Before the motor boat had gone far Tom called one of the men aboard to take the wheel. Then the young chief engineer began to experiment with the searchlight.
“What’s the idea, sir?” asked Conlon, looking on.
“I want to depress the light, so that we can use it to look down into the water.”
“And try to find the bombs?”
“Exactly,” Reade nodded.
“Lucky if we don’t find the bombs with the keel of the boat,” observed Conlon.
Tom succeeded in rigging the light so that he could use it. By the time that the boat was around at the west side of the retaining wall Tom ordered the boat in close alongside. Then, with the depressed searchlight he discovered that he could see the sides of the wall to a depth of some eight feet under the surface.
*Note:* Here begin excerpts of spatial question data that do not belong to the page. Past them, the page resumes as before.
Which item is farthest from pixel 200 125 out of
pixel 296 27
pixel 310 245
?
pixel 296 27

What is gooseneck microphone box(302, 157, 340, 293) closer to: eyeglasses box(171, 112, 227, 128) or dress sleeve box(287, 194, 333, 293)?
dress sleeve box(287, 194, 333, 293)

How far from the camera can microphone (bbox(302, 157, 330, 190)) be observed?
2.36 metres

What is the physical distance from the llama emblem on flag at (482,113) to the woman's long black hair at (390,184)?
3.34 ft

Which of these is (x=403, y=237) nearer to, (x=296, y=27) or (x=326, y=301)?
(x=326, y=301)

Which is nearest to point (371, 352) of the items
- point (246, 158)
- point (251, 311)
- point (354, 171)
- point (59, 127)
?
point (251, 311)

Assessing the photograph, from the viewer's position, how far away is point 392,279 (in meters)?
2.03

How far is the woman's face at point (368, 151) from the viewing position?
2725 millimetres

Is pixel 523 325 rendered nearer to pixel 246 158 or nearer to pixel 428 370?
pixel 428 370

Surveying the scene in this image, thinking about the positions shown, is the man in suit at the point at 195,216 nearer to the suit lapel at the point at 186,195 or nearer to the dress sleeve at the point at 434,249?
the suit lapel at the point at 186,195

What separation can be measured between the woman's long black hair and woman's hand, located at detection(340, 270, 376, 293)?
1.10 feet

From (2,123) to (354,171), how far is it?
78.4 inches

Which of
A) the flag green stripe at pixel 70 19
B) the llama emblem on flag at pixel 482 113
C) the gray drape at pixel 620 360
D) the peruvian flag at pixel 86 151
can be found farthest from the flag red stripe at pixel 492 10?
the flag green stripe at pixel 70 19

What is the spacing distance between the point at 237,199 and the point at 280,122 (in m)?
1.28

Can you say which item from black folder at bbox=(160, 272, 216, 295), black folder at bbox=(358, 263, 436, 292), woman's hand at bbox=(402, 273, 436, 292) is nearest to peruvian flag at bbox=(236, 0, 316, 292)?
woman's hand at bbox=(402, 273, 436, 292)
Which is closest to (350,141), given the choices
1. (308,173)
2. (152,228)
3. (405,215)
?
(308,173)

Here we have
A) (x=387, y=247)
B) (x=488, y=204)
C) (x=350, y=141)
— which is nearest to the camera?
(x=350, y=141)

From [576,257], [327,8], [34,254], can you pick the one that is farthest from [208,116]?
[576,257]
“That may be enough for our needs,” Reade murmured. “Now, run the boat along, slowly and close. I want to scan every bit of the wall.”
Less than five minutes later Tom Reade, one hand controlling the searchlight and peering steadily into the water, sang out:
“Stop! Back her—–slowly. There, come back five feet. So! Hold her steady!”
As the engine stopped Conlon stepped forward, kneeling by Reade’s side.
“There are the bombs, man!” cried Tom exultantly. “See them—–the two upper ones?”
“I see something that gleams,” admitted Conlon.
“Well, we’ll have them up and aboard in a hurry. Then you’ll see just what they are.”
“You’re not going to try to raise the things with the boathook, are you?” queried the engine tender, a look of alarm in his eyes.